O bispo de Angra (Açores), D. Armando Esteves Domingues, revela que na lista da Comissão Independente “constam dois nomes” de padres da sua diocese, “um sacerdote de São Miguel e outro da ilha Terceira”.

Após ter falado com ambos, foi acordado que os dois padres ficarão impedidos do exercício público das suas funções até ao final do processo de investigação prévia, que já foi iniciado na diocese e de acordo com as normas canónicas.

A par disso, também seguiu uma “participação ao Ministério Público”, acrescenta o comunicado do bispo de Angra.

“Pedir perdão é pouco”

“Esta decisão não é uma assunção de culpa dos próprios, nem uma condenação por parte do bispo diocesano”, mas o cumprimento do que o Papa Francisco tem recomendado como norma e prática da Igreja em matéria de abusos, aponta ainda D. Armando Esteves Domingues.

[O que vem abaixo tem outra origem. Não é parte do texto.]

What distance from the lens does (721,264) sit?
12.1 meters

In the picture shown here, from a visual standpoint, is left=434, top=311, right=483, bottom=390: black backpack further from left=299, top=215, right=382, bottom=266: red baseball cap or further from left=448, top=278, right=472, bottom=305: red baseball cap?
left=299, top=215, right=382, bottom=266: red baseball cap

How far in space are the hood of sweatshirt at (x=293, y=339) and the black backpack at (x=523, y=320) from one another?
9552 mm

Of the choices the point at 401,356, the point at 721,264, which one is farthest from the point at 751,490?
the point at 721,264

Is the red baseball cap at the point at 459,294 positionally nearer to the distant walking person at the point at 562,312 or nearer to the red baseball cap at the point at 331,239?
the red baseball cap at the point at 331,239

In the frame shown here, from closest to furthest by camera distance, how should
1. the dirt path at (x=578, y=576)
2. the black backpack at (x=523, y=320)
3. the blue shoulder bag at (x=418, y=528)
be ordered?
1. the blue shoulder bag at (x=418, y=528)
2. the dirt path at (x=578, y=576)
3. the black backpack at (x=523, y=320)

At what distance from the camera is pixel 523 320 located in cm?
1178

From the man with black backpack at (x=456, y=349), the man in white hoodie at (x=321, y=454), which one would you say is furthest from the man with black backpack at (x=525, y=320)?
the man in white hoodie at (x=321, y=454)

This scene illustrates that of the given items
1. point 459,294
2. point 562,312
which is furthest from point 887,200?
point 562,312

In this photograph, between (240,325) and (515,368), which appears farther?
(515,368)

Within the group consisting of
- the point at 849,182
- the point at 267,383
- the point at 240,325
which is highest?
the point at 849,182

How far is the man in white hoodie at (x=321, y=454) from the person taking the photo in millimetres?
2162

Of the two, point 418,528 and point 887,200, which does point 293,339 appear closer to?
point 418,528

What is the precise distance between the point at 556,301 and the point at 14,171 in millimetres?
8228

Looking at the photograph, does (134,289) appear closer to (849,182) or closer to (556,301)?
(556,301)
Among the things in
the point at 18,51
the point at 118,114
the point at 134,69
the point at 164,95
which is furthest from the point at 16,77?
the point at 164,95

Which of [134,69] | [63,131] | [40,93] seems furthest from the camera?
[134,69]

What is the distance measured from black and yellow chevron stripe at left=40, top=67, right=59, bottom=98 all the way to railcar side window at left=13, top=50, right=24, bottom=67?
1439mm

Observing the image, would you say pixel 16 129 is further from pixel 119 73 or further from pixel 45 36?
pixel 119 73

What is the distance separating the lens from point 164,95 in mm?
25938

O bispo defende que “depois da vergonha e do escândalo”, “é tempo de acção”. “Pedir perdão é pouco”, nota ainda, prometendo “tolerância zero para com os abusadores”.

D. Armando Esteves Domingues também abre a porta a eventuais indemnizações “para a reparação do mal infligido”.

Arcebispo de Évora não podia manter em funções padre suspeito de abusos

O arcebispo de Évora, D. Francisco Senra Coelho, também afastou um padre suspeito de abusos de menores, considerando que, apesar da “presunção de inocência”, não podia manter-se em funções na diocese.

“A pessoa não foi julgada, nós não sabemos se aquilo é verdade. É uma pessoa que tem presunção de inocência, mas não podemos, nesta circunstância, perante a acusação, manter esta pessoa ligada às suas funções”, afirma.

D. Francisco Senra Coelho explica que tomou a decisão de afastar cautelarmente este padre de funções após avaliar o caso e ouvir “três juristas de especialidade canónica”.

A arquidiocese de Évora também está a investigar as denúncias contra este padre que remontam à década de 1980, no Seminário Menor de São José, situado em Vila Viçosa. A informação também seguirá para o Ministério Público.

Havia outro padre da diocese de Évora referido no relatório da Comissão Independente, mas “morreu há alguns anos” e, por isso, “o processo considera-se extinto”, refere o Arcebispo.

“Se a Igreja for condenada, tem que indemnizar”

D. Francisco Senra Coelho defende também que se a Igreja Católica for condenada pela justiça, “tem que indemnizar” quem sofreu abusos sexuais.

“Se a Igreja, como instituição, tiver responsabilidades e for chamada a indemnizar, claro que tem que indemnizar. Quanto? É o poder judicial que o diz“, afirma o prelado alentejano.

Mas para lá das decisões judiciais, a Igreja deve estar sempre ao lado das vítimas. “Tem que ajudar a vítima, tem que estar com o sofrimento da vítima, não é Igreja se não o fizer”, assinala.

Esse apoio pode ser dado, por exemplo, com o pagamento de uma “operação, consultas ou levar a pessoa a um médico no estrangeiro, se for preciso”, refere, notando que não é com “uma indemnização no sentido estrito do termo jurídico”.